Document excerpt:
It takes a certain type of person to be able to stomach the dogma of AA for any length of time, and those who have been in the program for ten plus years are a special breed. They are the high priests of AA who set the tone of a specific chapter, become the sponsors, and help to create such a mind fuck for newcomers. One of the more special moments in a share meeting, for example, is when an old-timer uses the platform to lecture, typically using terms such as “some people”, as though they are speaking in general, really they are making reference to some poor sap who may have had the nerve to question something. Such as – “Some people think they can just show up, continue to bullshit themselves, and everything is going to change”. This is a tacit way of saying the poor schmuck who spoke earlier was not “being honest with himself”. The other old-timers will nod in agreement, and poor bastard who had the nerve to have an individual thought, is left sitting in shame.

It isn’t uncommon for an AA members to revolve their lives around the fellowship. Everything in their lives, from their belief systems, to the way they talk, to their circle of friends, is Alcoholics Anonymous. Old-timers thrive in this atmosphere, and after a few years of living in the insular world of AA, they become insufferable. Add to that touch of sociopathy and narcissism, and they become your worst nightmare.

Anti-addiction pill blunts craving

Anti-addiction pill blunts craving

Seems to block release of certain brain chemicals

I don’t think naltrexone is a news to most of the people who read here… Here’s the article. 

And this is an enormous surprise:

Despite studies showing effectiveness, established rehab programs have been slow to adopt the use of medication. At Hazelden in Minneapolis, Minnesota, a small proportion of patients receive anti-addiction drugs, but medical director Dr. Kevin Clark says the traditional model — based on intensive therapy and the 12 steps popularized by Alcoholics Anonymous — is still best. “It is a disease of the brain, but it’s a multifaceted disease. It has a spiritual component, a behavioral component to it,” says Clark. “Our experience tells us that having the network of support and recovery is what really makes the difference.”

Try it:
Write the next part of the blog excerpt about Alcoholics Anonymous and anti-addiction medication, picking up after its final paragraph.

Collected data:
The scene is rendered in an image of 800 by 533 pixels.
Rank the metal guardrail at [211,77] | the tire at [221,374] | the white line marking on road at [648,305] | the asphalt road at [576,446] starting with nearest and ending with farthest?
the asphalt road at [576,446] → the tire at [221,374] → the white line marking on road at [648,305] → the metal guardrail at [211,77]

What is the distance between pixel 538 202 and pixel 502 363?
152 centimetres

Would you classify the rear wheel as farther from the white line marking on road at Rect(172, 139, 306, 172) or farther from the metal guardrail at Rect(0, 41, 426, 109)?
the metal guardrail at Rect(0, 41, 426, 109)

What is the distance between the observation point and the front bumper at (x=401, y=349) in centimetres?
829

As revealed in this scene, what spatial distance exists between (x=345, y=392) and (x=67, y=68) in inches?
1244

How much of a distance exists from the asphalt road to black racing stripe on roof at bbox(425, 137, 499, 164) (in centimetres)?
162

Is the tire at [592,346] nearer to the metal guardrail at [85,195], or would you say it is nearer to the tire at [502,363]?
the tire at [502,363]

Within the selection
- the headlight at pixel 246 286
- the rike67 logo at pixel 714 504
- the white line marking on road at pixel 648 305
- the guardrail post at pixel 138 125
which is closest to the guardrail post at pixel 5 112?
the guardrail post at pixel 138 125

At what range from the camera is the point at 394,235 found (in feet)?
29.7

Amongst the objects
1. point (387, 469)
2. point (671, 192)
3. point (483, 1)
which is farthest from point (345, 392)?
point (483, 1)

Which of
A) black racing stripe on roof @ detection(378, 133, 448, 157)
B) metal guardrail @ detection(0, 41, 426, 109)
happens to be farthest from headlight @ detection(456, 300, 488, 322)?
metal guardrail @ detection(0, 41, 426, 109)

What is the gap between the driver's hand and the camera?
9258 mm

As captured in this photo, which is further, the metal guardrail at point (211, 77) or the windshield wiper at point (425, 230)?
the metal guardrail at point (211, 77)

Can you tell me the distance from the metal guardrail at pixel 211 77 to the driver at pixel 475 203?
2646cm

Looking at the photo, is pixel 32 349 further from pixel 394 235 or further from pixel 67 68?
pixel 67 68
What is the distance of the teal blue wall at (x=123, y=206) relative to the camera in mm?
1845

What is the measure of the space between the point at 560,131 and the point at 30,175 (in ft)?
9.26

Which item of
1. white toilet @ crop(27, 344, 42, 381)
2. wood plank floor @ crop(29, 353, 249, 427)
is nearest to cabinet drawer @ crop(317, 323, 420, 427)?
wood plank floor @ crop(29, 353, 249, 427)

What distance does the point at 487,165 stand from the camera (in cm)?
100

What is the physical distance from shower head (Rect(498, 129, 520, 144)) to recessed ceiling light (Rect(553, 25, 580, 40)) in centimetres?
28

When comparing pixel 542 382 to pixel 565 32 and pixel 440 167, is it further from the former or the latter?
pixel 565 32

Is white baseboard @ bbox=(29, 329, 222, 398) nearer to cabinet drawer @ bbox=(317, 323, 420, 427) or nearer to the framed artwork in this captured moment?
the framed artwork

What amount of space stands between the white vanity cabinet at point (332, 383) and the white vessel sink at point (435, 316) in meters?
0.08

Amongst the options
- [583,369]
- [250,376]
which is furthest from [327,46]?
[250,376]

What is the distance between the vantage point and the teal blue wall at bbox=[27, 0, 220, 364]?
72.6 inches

Result below:
John Schwarzlose, executive director of the Betty Ford Center, echoes that but takes a more stringent approach. No patients at Betty Ford receive anti-addiction drugs as part of treatment, although a handful of long-time addicts may be referred to a prescribing physician once their stay is over. “Where we battle with [the National Institute on Alcoholism and Alcohol Abuse] is when they say we have trials of a new drug, and then proclaim this is a treatment for alcoholism,” says Schwarzlose. “They’re smart people, but they’re missing how complex this disease is.” Schwarzlose argues that Willenbring and Johnson are using the wrong measure of success. He says abstinence is the only true measuring stick — that an alcoholic who is drinking less is just at a way station on the road to relapse. “Naltrexone has reduced drinking, but once you’re addicted, there is no such thing as ‘OK’ drinking. This is one of those cases where there’s a real schism between the research and actual practice.”

This attitude frustrates Willenbring, who estimates that in the United States only one addict in 10 has even heard about medication options. “In most cases, the treatment is entirely nonmedical. Most people are not even told about the medications that are available for treating alcohol dependence, and I think that’s a crime.”

Now, I’m not a big cheerleader for pharma — companies that invent maladies that you never hear about, didn’t even know you had, until you hear about the brand new pill that will change your life.  But I find the unwillingness to explore, examine, and re-think approaches to addiction that have not been working, by self-righteous, 12-stepping know-it-alls, who utterly dismiss other options, discourage innovation, and withhold information from their clients, to be motivated by exactly the same kind of greed.